▸ EXERCISE PROMPT:
Can you rewrite the rows from the one containing "Within the list" through the end of the rows, inclusive, shifting every coordinate in the answers by -120 and leaving the rest of each row as it is?

▸ ENTRIES SUPPLIED:
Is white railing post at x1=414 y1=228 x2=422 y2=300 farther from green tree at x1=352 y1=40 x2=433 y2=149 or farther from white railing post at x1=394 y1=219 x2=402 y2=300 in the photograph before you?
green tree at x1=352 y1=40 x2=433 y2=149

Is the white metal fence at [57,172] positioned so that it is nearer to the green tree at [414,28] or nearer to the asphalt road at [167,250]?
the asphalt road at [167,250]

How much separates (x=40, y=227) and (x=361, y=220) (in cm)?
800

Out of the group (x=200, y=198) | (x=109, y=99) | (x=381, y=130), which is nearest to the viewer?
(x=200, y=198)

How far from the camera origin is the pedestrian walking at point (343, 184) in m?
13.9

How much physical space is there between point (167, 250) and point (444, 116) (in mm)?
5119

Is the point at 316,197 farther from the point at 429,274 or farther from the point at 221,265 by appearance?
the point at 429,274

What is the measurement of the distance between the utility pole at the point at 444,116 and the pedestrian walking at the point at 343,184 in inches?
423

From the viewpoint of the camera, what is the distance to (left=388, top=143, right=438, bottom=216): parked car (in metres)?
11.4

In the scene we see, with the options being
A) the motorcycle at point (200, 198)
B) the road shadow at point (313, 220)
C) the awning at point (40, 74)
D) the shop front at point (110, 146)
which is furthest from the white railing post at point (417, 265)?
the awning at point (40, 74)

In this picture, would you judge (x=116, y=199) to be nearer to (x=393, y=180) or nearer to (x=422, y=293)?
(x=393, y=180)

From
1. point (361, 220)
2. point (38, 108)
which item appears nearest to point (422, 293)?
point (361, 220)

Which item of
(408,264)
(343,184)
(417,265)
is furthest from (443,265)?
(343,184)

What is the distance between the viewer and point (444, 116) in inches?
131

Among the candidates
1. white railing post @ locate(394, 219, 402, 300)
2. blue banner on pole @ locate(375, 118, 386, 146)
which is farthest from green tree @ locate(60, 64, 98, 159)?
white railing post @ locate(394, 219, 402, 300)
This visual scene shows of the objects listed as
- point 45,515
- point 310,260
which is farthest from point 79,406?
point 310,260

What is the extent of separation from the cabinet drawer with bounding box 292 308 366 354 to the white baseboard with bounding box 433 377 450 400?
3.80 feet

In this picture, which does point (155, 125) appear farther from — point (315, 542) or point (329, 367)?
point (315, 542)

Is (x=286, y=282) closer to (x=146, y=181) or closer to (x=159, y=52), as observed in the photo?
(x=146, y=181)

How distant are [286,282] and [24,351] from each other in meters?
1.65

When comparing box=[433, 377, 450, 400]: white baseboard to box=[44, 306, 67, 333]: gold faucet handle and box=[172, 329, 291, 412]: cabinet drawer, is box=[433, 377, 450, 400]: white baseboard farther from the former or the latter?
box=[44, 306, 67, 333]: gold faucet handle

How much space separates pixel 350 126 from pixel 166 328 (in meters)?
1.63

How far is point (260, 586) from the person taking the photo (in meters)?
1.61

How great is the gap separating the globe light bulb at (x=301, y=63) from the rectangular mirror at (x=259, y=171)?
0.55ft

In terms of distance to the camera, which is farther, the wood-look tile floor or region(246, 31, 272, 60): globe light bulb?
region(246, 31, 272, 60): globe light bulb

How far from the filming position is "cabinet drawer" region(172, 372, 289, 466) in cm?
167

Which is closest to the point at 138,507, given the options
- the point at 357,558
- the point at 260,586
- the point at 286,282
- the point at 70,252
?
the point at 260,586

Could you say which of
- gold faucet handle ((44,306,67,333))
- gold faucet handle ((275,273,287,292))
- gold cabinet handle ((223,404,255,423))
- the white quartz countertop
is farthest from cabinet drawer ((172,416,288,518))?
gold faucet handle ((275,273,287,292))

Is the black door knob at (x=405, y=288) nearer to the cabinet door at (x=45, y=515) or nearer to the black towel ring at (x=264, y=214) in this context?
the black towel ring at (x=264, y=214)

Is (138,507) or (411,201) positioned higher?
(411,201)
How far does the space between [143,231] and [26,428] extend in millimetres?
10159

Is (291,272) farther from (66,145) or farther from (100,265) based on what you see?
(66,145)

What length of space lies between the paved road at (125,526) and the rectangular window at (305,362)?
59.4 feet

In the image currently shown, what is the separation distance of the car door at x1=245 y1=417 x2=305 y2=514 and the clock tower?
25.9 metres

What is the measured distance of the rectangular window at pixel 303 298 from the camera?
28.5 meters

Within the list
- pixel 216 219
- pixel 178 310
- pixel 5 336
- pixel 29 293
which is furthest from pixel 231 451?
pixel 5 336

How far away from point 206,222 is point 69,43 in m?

▸ FULL SOLUTION:
Within the list
- pixel 216 219
- pixel 178 310
- pixel 5 336
- pixel 29 293
which is furthest from pixel 231 451?
pixel -115 216

How far away from point 206,222 is point 69,43 in m?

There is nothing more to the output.